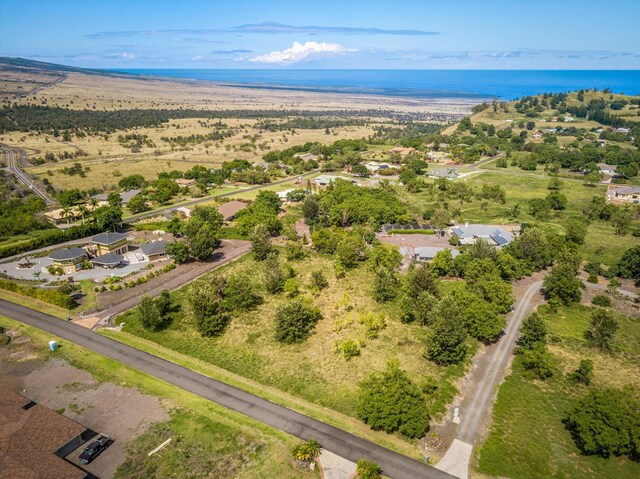 71-1705 Puu Napoo Dr, Kailua-Kona, HI 96740 - photo 4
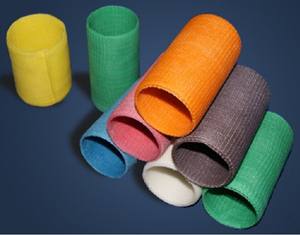 RTMED Medisch Chirurgisch Polymeer Verband Orthopedische Glasvezel Gipsverband <span class=keywords><strong>Splint</strong></span> Medische Verbruiksartikelen voor Ziekenhuizen - Product Image 4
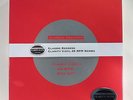 PETER GABRIEL 1 (Car) 2009 Classic 4LP 45 RPM 200 gr. Quiex Box SEALED As New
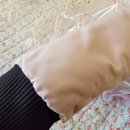 천상세탁소 이미지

**Task statement:**
Please reproduce all the material exactly. Pictures stay out of the copy.

**Exercise result:**
 71-1705 Puu Napoo Dr, Kailua-Kona, HI 96740 - photo 4
 RTMED Medisch Chirurgisch Polymeer Verband Orthopedische Glasvezel Gipsverband <span class=keywords><strong>Splint</strong></span> Medische Verbruiksartikelen voor Ziekenhuizen - Product Image 4
 PETER GABRIEL 1 (Car) 2009 Classic 4LP 45 RPM 200 gr. Quiex Box SEALED As New
 천상세탁소 이미지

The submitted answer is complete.